Focused Attention is an Endangered Species
Dr. Daniel Goleman | 6:04
Transcript
What's surprising, at least to scientists is that the benefits from meditation show up right from the beginning. You can do, for example, mindfulness, that's pretty popular meditation. If you do mindfulness practice 10 minutes, a day, or 10 minutes three times over the course of a day, something remarkable happens to your attention. And that's the fact that has to do with the fact that we're all multitasking these days, you know, people on average, look at their email about 50 times a day, they look at their Facebook 20 Some times a day. And that's just the tip of the iceberg.
There's Instagram, there's your phone calls, there's whatever it is you have to do. And what this means for attention is that we're challenged that focused attention is an endangered species. However, we need that focus to get work done well.
So it's a real problem. And meditation that turns out, even at the beginning has some of the answer goes like this, when you're really intensely focused on that one thing you have to do or you want to do, the paper you're writing or the project you're working on, then you think, Oh, I better check my email. And then that leads to your Facebook. And that leads to the phone call these we call this multitasking, the brain actually does not do.
Multitasking doesn't do several things at once, in parallel, rather, it works in serial, and it switches very rapidly from one thing to the next. Then when you go back to that project, or that whatever it was, you're so focused on, but your concentration had been at a very high level before you started doing the other things.
Now, it's much lower, it takes a while to ramp up to that same level, unless and this is so interesting, unless you've done that 10 minutes of mindfulness, focused on your breath, for example, just watched it in and out. I noticed when your mind wandered brought it back. That's the basic move in meditation. And if you do that, it turns out just 10 minutes of practice nullifies that loss of concentration. And this works.

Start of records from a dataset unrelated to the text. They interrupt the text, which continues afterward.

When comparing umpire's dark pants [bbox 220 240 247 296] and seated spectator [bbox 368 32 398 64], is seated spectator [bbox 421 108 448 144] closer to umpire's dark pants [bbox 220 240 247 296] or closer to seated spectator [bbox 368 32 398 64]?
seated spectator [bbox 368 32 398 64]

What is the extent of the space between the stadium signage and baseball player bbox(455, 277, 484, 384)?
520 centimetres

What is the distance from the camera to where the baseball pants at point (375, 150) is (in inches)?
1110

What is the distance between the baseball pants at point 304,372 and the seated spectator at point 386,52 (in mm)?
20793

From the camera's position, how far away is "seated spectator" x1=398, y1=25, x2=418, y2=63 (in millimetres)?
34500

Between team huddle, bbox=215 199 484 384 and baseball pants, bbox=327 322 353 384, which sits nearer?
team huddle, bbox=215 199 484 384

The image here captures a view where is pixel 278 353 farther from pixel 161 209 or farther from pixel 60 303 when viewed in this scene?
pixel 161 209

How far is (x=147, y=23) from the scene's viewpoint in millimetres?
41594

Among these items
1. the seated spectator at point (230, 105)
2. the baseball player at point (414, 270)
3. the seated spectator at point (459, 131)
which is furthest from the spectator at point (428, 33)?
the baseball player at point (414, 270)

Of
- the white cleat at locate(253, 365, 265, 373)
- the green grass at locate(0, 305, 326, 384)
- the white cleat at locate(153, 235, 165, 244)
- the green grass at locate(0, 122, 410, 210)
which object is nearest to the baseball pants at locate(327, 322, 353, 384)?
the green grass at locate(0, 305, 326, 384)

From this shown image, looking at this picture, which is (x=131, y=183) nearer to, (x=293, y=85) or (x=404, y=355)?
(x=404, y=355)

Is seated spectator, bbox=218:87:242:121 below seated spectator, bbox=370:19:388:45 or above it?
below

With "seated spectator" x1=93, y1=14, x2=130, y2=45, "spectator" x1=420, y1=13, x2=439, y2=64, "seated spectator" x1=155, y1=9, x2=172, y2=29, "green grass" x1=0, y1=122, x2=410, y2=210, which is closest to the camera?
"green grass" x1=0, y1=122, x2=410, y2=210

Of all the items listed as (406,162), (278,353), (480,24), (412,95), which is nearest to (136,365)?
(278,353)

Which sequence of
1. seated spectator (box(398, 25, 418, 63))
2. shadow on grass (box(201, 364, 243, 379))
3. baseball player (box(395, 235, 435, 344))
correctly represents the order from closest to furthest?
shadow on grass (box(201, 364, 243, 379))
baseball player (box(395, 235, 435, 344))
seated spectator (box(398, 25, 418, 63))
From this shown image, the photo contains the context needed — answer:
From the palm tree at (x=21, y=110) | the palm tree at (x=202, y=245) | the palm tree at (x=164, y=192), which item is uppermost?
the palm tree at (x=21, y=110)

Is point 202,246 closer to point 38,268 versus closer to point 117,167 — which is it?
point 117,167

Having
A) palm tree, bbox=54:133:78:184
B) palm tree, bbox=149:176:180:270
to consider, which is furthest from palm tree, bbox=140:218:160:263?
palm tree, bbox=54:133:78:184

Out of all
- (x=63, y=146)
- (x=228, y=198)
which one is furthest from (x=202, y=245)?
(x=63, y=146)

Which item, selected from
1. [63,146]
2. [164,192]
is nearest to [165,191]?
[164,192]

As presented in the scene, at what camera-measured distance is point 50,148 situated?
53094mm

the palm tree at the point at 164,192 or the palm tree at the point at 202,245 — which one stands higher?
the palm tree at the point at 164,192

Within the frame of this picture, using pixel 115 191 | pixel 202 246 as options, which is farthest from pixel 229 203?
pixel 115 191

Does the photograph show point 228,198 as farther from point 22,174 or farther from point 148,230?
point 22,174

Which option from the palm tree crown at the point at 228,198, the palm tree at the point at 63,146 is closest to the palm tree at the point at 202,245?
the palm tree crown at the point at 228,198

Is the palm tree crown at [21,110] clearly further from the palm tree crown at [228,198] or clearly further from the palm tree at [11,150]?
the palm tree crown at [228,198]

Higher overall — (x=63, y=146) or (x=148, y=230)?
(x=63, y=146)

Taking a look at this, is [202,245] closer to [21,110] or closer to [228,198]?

For example, for people who might do mindfulness in the morning, it will wane during the course of the day.
But if you do 10 more minutes at lunch, 10 more minutes at a break in the mid afternoon, it helps you through the day stay concentrated. So that is a very palpable concrete payoff from daily meditation that works for beginners. There are many others too, for example, in terms of handling stress, I mean, we're all stressed out these days. And beginners in mindfulness or other meditations, it turns out right from the get go, have a better reaction to stress. What that means is that, and we see this in brain function, the area of the brain, which reacts to stress called the amygdala, it's the trigger point for the fight or flight or freeze response. It's what makes us angry all of a sudden or anxious, all of a sudden, the amygdala is quieter. It's calmer in the face of stress. And this lets us be calmer in the face of stress. And this is another benefit that we see right from the beginning.